To run the project you should ue jupyter notebooks. A number of Python libraries are required, including Numpy, Padas, Matplotlib, Seaborn and various models and functions from sklearn.
I carried out this project for an assignment in the Udacity Nanodegree program. The objective was to pick a data set and analyse it to answer three defined business questions. I decided to use the suggested airbnb dataset containing listings for Seattle (in 2016).
The three business questions I aim to answer are:
Concerning airbnb rental listings in Seattle (as of April 2016)
- How does the neighbourhood of the property affect the price?
- How does the property type affect the price?
- How effectively can I predict the price of a listing using a machine learning model?
- Seattle_airbnb.ipynb : Jupyter notebook containing my analysis
- calendar.csv : availability of each listing per day
- listings.csv: full descriptions of properties listed for rental on airbnb
- reviews.csv: reviews for each listing
The three csv data files were sourced from Kaggle https://www.kaggle.com/airbnb/seattle/data. More detail can be sourced there.
The Notebook is self-contained, provided you have Python and Jupyter notebooks you should be able to load the ipynb file and run all cells. The data files need to be saved in a "Seattle" sub-folder for the import commands to work.

+-------+

■ Activity A
In the Seattle Airbnb project description, where must the data files be saved for the import commands to work?
■ Activity B
Reproduce word for word the part of the Seattle Airbnb project description starting with "- Seattle_airbnb.ipynb : Jupyter" and going on through "be sourced there.".

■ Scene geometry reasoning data
+-------+

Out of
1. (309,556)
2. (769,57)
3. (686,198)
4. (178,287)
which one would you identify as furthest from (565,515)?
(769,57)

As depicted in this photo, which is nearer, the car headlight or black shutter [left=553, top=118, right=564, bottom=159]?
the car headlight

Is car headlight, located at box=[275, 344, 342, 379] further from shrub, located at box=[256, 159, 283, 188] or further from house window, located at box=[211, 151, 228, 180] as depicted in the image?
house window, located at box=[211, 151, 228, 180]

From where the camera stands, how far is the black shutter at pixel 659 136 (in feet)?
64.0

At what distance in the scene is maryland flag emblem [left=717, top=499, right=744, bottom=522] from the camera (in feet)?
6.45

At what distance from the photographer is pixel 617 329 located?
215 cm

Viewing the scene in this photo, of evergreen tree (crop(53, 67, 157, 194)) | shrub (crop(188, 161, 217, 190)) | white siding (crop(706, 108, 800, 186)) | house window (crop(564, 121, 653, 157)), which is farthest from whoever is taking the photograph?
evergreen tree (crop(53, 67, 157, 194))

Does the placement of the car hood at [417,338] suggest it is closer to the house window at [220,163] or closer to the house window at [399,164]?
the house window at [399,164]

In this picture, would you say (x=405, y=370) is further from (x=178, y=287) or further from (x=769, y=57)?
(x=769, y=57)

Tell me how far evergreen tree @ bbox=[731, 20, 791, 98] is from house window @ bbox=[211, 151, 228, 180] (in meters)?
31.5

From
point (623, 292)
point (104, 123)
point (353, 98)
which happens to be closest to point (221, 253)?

+-------+

■ Task answer A
In a "Seattle" sub-folder.

■ Task answer B
- Seattle_airbnb.ipynb : Jupyter notebook containing my analysis
- calendar.csv : availability of each listing per day
- listings.csv: full descriptions of properties listed for rental on airbnb
- reviews.csv: reviews for each listing
The three csv data files were sourced from Kaggle https://www.kaggle.com/airbnb/seattle/data. More detail can be sourced there.